Miastem Dongying w prowincji Szantung wstrząsnęła potężna eksplozja, a nad tamtejszymi zakładami chemicznymi przez wiele godzin unosił się gęsty dym. Zginęła co najmniej jedna osoba. To kolejna potężna eksplozja w Chinach, do której doszło w ostatnich tygodniach.
Do wybuchu doszło w poniedziałek około godziny 23.30 czasu lokalnego (17.30 czasu polskiego) w strefie przemysłowej Lijin w mieście Dongying w północno-wschodnich Chinach. Nad tamtejszymi zakładami chemicznymi Binyuan Chemical Ltd. najpierw pojawiły się wysokie na wiele metrów płomienie, a następnie nastąpiła pojedyncza, potężna eksplozja. Według świadków, po pięciu godzinach pożar został opanowany.
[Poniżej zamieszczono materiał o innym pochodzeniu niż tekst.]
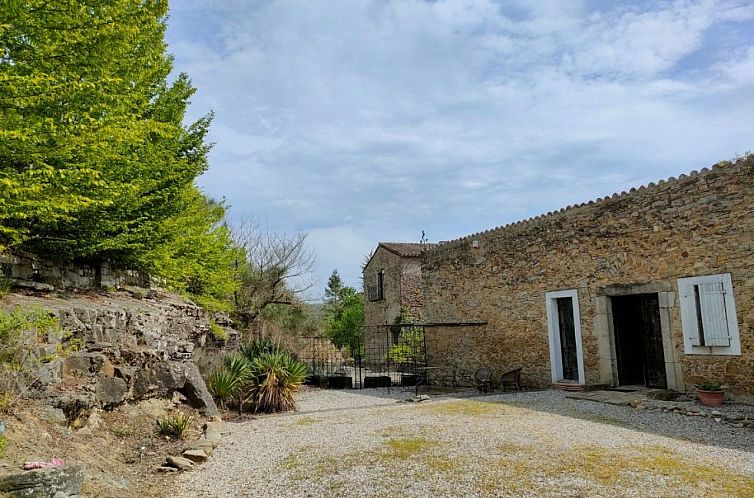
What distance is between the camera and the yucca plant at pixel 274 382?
1050 centimetres

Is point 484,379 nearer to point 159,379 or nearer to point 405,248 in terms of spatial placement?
point 159,379

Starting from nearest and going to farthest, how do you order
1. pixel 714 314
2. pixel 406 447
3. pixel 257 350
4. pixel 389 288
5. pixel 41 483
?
pixel 41 483, pixel 406 447, pixel 714 314, pixel 257 350, pixel 389 288

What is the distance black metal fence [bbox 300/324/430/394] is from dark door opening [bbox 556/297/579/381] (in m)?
3.79

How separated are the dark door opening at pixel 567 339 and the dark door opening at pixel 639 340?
104 cm

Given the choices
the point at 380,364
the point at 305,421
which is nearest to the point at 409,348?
the point at 380,364

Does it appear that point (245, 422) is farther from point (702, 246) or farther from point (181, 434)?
point (702, 246)

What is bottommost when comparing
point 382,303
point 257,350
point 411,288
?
point 257,350

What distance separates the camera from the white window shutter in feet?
31.0

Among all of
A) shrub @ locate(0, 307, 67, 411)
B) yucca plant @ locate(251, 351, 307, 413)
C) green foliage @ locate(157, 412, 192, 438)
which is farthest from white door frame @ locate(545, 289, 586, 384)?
shrub @ locate(0, 307, 67, 411)

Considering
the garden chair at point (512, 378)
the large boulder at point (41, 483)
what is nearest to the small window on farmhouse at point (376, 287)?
the garden chair at point (512, 378)

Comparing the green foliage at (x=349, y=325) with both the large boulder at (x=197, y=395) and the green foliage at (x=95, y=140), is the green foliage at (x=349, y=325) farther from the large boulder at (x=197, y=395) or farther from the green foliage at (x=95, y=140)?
the large boulder at (x=197, y=395)

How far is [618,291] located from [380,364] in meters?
12.7

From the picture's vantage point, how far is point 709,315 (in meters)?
9.66

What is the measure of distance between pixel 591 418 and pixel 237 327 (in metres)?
13.9
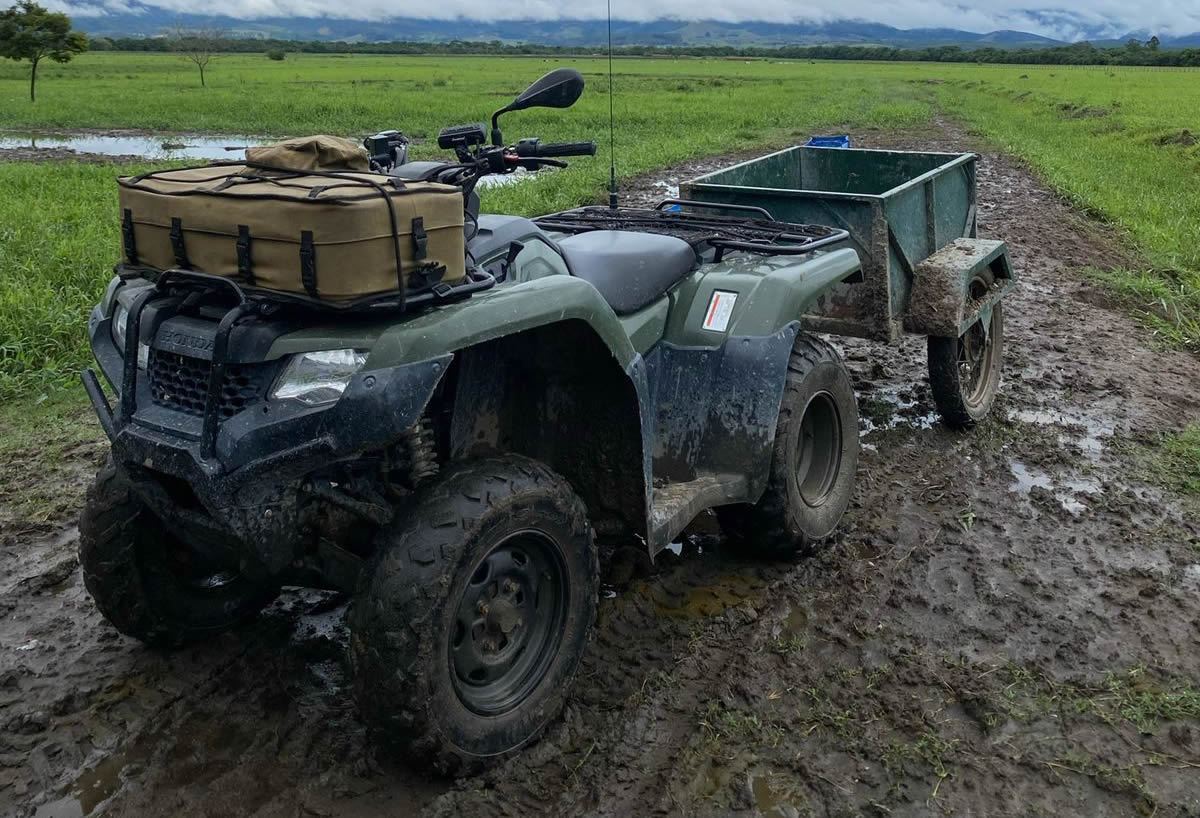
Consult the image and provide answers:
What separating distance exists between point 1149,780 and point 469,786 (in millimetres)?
1795

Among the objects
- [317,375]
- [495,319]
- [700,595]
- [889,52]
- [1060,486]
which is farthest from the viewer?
[889,52]

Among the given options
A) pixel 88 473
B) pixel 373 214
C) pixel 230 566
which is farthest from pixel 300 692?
pixel 88 473

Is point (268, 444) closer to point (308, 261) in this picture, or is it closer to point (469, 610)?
point (308, 261)

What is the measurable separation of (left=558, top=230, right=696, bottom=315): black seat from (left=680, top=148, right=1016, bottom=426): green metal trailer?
1.12m

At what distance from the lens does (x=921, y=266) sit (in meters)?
4.75

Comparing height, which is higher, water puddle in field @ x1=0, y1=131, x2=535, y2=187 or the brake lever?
the brake lever

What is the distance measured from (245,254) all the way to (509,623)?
3.80 ft

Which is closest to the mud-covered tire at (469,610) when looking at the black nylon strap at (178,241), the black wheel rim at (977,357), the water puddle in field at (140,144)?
the black nylon strap at (178,241)

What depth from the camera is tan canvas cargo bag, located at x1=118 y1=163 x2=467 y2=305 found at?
2125 mm

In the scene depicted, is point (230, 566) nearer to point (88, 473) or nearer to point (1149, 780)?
point (88, 473)

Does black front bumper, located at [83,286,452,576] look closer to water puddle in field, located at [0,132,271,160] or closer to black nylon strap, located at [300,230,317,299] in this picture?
black nylon strap, located at [300,230,317,299]

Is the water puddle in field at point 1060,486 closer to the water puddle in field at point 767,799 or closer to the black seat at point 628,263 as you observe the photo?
the black seat at point 628,263

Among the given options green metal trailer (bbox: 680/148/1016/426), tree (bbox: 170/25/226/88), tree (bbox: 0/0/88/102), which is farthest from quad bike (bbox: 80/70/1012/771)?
tree (bbox: 170/25/226/88)

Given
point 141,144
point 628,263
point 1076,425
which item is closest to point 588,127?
point 141,144
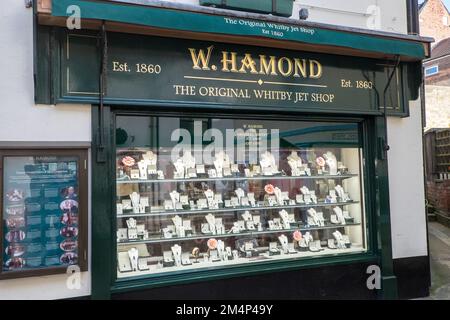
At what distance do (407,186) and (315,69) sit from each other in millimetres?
2145

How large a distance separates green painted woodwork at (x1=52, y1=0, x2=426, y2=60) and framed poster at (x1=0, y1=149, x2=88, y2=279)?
1.40 m

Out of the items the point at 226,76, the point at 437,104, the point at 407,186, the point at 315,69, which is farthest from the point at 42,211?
the point at 437,104

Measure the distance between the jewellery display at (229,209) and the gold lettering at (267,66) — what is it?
1.12 meters

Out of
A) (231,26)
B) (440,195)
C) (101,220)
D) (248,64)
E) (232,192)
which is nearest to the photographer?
(101,220)

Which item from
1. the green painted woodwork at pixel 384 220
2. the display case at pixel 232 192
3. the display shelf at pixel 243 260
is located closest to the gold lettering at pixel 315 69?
the display case at pixel 232 192

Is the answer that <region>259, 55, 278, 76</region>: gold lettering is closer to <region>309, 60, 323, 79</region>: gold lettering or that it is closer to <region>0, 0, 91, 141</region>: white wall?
<region>309, 60, 323, 79</region>: gold lettering

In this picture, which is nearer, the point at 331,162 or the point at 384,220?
the point at 384,220

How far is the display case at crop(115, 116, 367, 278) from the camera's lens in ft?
16.0

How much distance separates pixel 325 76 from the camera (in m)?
5.42

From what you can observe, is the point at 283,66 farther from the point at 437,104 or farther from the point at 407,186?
the point at 437,104

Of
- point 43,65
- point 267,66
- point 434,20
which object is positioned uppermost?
point 434,20

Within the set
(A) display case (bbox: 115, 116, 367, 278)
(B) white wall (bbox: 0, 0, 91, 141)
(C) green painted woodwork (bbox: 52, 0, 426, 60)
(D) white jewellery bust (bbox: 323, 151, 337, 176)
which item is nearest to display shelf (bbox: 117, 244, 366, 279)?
(A) display case (bbox: 115, 116, 367, 278)

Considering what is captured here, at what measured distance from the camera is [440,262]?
7.55 metres

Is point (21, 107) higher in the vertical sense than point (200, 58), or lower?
lower
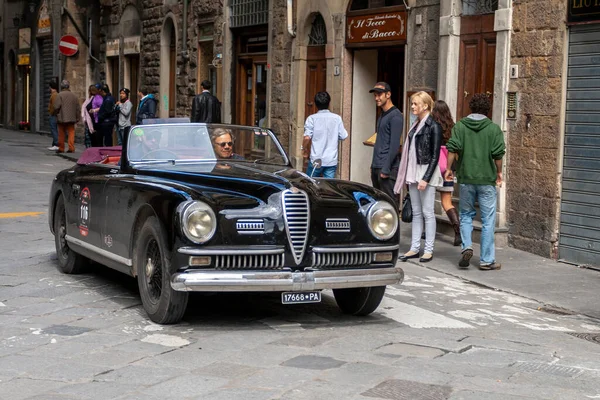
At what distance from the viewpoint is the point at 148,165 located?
27.9ft

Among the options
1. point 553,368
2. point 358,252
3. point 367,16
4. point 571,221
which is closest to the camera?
point 553,368

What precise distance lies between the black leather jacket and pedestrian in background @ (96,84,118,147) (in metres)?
14.2

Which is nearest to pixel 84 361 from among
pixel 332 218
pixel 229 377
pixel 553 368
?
pixel 229 377

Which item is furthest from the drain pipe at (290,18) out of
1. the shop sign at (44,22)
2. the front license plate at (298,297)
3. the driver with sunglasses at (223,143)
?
the shop sign at (44,22)

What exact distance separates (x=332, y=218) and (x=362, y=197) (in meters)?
0.40

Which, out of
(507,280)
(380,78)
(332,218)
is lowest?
(507,280)

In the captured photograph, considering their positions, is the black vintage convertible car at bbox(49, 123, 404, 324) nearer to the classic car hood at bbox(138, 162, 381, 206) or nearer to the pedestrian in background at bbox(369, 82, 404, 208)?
the classic car hood at bbox(138, 162, 381, 206)

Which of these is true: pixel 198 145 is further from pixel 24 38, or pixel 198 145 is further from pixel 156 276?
pixel 24 38

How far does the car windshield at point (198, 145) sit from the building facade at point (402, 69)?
4.16 meters

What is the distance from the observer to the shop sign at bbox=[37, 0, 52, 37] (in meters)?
36.6

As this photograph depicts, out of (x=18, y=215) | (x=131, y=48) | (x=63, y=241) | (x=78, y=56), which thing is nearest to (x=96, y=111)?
(x=131, y=48)

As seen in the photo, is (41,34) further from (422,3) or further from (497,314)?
(497,314)

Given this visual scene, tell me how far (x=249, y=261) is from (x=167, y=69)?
795 inches

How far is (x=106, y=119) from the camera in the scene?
24156 millimetres
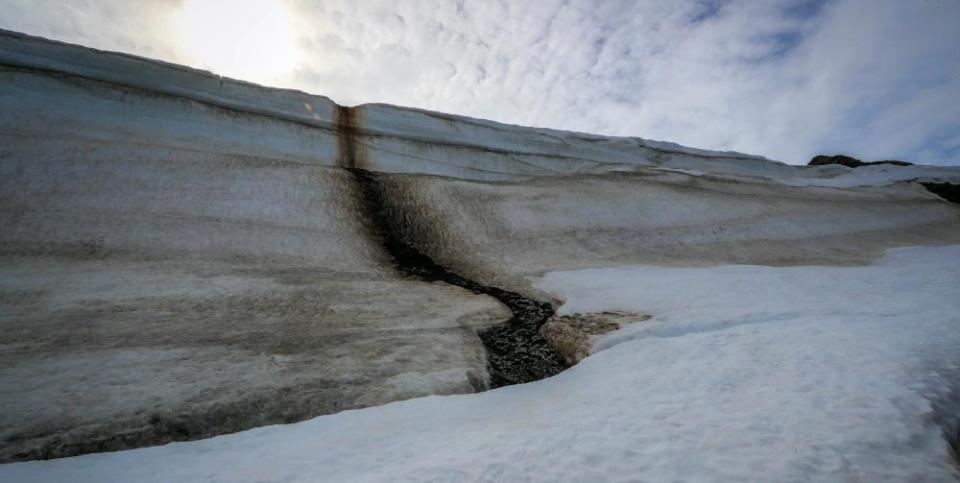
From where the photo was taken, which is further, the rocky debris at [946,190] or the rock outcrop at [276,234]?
the rocky debris at [946,190]

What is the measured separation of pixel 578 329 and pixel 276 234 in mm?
6435

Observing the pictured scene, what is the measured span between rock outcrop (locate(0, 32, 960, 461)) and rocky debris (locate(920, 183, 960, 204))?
1.55 m

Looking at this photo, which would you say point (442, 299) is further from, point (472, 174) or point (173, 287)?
point (472, 174)

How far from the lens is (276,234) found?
361 inches

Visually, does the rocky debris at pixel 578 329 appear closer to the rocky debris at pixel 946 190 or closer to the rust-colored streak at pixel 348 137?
the rust-colored streak at pixel 348 137

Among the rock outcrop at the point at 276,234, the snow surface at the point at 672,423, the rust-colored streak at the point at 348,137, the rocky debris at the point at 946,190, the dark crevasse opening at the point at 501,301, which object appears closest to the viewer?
the snow surface at the point at 672,423

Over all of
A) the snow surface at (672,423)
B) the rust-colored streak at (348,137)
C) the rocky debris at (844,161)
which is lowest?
the snow surface at (672,423)

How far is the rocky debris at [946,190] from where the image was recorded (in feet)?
60.3

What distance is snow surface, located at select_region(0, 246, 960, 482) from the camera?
229 cm

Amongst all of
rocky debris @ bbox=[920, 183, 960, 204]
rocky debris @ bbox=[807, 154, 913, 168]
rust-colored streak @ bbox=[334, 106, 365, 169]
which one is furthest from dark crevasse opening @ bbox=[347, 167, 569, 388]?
rocky debris @ bbox=[807, 154, 913, 168]

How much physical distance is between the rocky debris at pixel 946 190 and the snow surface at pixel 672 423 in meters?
19.0

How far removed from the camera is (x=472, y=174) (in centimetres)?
1552

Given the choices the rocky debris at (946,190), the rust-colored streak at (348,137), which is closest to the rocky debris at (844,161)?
the rocky debris at (946,190)

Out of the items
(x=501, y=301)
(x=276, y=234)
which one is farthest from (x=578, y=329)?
(x=276, y=234)
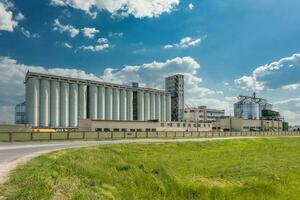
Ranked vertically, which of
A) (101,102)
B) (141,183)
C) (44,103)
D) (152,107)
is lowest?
(141,183)

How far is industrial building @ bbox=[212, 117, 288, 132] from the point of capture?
11291 centimetres

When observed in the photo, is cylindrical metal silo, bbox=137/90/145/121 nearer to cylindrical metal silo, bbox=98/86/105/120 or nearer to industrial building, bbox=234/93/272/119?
cylindrical metal silo, bbox=98/86/105/120

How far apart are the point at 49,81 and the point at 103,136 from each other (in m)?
42.1

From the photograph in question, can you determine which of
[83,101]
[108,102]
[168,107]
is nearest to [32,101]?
[83,101]

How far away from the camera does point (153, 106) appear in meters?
122

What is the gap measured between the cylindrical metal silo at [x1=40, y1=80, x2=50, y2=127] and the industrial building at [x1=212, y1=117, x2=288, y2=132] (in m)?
63.1

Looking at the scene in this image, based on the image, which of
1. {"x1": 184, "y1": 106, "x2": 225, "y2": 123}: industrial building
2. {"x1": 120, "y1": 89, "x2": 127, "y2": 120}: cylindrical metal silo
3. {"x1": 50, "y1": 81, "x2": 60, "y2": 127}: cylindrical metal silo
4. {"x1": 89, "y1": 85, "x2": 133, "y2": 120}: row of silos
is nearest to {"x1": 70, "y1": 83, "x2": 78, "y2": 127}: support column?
{"x1": 50, "y1": 81, "x2": 60, "y2": 127}: cylindrical metal silo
O wybuchu jako pierwsza poinformowała w internecie chińska państwowa gazeta "People's Daily". Zginęła w nim co najmniej jedna osoba.
Lokalne władze poinformowały również o zatrzymaniu w związku ze sprawą 6 osób, nie udzieliły jednak w tej sprawie dalszych informacji. Prawdopodobnie są to członkowie zarządu firmy, do której należy fabryka.
Kolejna eksplozja w Chinach
Dongying jest liczącym ponad 300 tys. mieszkańców ważnym ośrodkiem przemysłu wysokich technologii, maszynowego, budowlanego oraz petrochemicznego.
To już trzecia potężna eksplozja, do której doszło w ostatnich tygodniach w Chinach. Przed tygodniem osiem osób zostało rannych w wybuchu w zakładach chemicznych w innej części prowincji Szantung.
Z kolei 12 sierpnia miała miejsce poczwórna eksplozja w porcie w mieście Tiencin, w której zginęło co najmniej 145 osób, a setki innych zostały ranne. Wybuch był tak potężny, że odnotowały go sejsmografy, a także był widoczny przez satelity.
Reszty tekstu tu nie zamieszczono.